*Consigne 1:* Les affirmations (a), (b) et (c) sont-elles conformes au texte à examiner ? Pour chacune, répondez par oui ou par non et citez exactement les mots du texte qui tranchent. (a) Pour le Docteur Laëtitia Rollin, les différences s'expliquent uniquement par les cancers et leurs traitements. (b) Les rapporteures ont rencontré des représentants des associations Cancer at work et La Niaque. (c) Les associations citées ciblent spécifiquement les femmes.
*Consigne 2:* Citez le passage du texte à examiner qui commence par les mots « Pour le Docteur » et se termine par « questions de représentation. ».

*Texte à examiner:*

.....

Pour le Docteur Laëtitia Rollin, cela s'explique par des différences dans les cancers et leurs traitements mais également par des différences dans les emplois occupés ainsi que par des questions de représentation.

Des associations, telles que Cancer at work et La Niaque dont les rapporteures ont rencontré des représentants, s'impliquent dans l'accompagnement des personnes dans leur réinsertion professionnelle. Sans qu'elles soient ciblées sur les femmes, ces dernières représentent généralement 90 % des personnes accompagnées.

.....

*Données à analyser:*
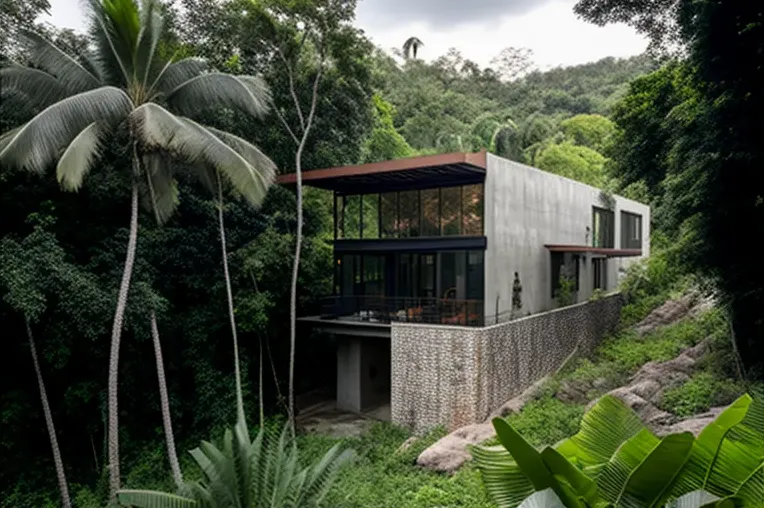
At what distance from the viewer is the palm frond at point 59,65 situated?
11.5 meters

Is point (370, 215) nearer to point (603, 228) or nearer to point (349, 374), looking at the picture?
point (349, 374)

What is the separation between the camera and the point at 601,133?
Answer: 46125 millimetres

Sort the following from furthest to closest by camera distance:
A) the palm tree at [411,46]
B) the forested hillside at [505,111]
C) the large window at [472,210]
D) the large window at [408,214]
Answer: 1. the palm tree at [411,46]
2. the forested hillside at [505,111]
3. the large window at [408,214]
4. the large window at [472,210]

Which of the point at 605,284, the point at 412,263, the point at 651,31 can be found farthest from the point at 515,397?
the point at 605,284

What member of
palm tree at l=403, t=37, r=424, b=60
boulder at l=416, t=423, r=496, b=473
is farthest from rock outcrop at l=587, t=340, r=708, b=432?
palm tree at l=403, t=37, r=424, b=60

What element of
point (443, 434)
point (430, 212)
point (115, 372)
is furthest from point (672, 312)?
point (115, 372)

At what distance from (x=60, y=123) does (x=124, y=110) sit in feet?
4.39

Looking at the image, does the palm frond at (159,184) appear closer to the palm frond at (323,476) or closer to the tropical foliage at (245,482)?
the tropical foliage at (245,482)

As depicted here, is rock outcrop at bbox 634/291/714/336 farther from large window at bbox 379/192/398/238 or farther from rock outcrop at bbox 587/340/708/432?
large window at bbox 379/192/398/238

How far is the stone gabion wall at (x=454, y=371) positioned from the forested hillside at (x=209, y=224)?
4269mm

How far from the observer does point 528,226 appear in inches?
721

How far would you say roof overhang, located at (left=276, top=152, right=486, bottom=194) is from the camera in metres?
14.1

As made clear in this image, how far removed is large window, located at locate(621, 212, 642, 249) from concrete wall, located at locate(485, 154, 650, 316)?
4967 millimetres

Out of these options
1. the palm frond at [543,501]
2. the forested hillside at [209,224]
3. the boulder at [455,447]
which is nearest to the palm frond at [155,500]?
the boulder at [455,447]
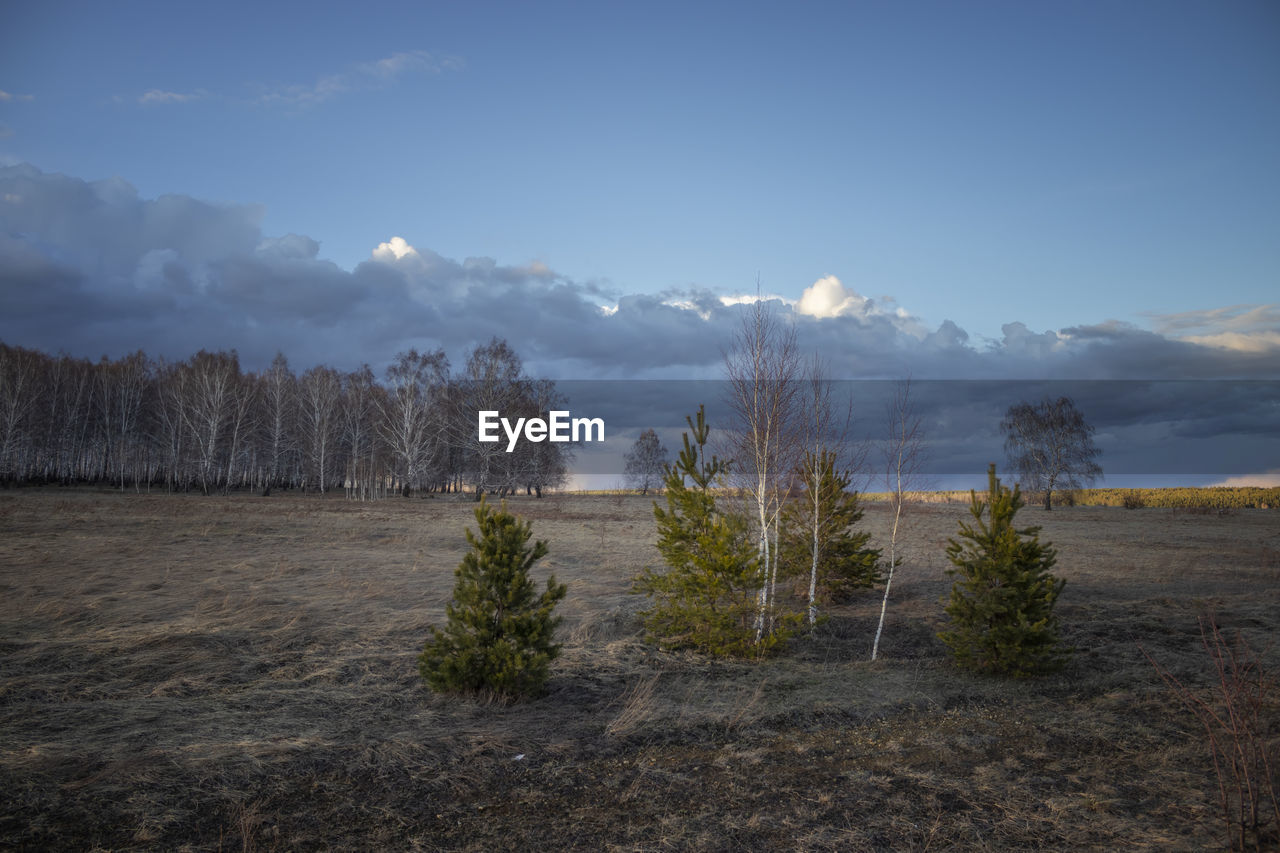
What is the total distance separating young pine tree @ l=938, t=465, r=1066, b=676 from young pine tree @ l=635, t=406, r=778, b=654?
8.43ft

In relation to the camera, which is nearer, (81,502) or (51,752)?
(51,752)

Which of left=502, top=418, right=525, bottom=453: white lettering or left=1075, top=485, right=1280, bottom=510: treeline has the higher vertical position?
left=502, top=418, right=525, bottom=453: white lettering

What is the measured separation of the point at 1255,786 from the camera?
4711 mm

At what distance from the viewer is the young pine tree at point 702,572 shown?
29.5 ft

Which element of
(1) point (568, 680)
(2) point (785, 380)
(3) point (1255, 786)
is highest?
(2) point (785, 380)

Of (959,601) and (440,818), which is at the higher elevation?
(959,601)

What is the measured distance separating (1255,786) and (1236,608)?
9.52 meters

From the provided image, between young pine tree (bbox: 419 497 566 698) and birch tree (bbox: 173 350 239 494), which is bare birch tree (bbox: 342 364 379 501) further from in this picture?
young pine tree (bbox: 419 497 566 698)

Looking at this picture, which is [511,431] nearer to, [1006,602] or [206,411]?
[206,411]

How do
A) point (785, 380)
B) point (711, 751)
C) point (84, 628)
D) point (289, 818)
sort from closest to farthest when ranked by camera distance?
point (289, 818) < point (711, 751) < point (84, 628) < point (785, 380)

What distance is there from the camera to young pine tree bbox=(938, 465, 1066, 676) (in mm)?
8133

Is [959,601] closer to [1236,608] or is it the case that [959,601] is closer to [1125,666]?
[1125,666]

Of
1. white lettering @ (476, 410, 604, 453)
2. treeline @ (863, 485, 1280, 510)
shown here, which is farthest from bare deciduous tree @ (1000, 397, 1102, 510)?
white lettering @ (476, 410, 604, 453)

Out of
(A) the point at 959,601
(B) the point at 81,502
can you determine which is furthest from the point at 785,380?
(B) the point at 81,502
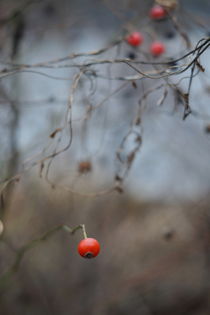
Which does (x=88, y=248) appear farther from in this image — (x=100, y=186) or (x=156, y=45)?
(x=100, y=186)

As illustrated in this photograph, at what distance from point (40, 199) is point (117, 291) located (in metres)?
1.86

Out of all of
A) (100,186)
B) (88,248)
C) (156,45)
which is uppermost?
(156,45)

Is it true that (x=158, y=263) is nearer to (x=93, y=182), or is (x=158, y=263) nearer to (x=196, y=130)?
(x=93, y=182)

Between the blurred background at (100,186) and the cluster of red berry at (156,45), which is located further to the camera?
the blurred background at (100,186)

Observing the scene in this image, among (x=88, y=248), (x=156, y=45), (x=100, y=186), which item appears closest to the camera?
(x=88, y=248)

.....

*Réponse 1:*
(a) Non : « mais également par des différences dans les emplois occupés ainsi que par des questions de représentation ».
(b) Oui : « Cancer at work et La Niaque dont les rapporteures ont rencontré des représentants ».
(c) Non : « Sans qu'elles soient ciblées sur les femmes ».

*Réponse 2:*
Pour le Docteur Laëtitia Rollin, cela s'explique par des différences dans les cancers et leurs traitements mais également par des différences dans les emplois occupés ainsi que par des questions de représentation.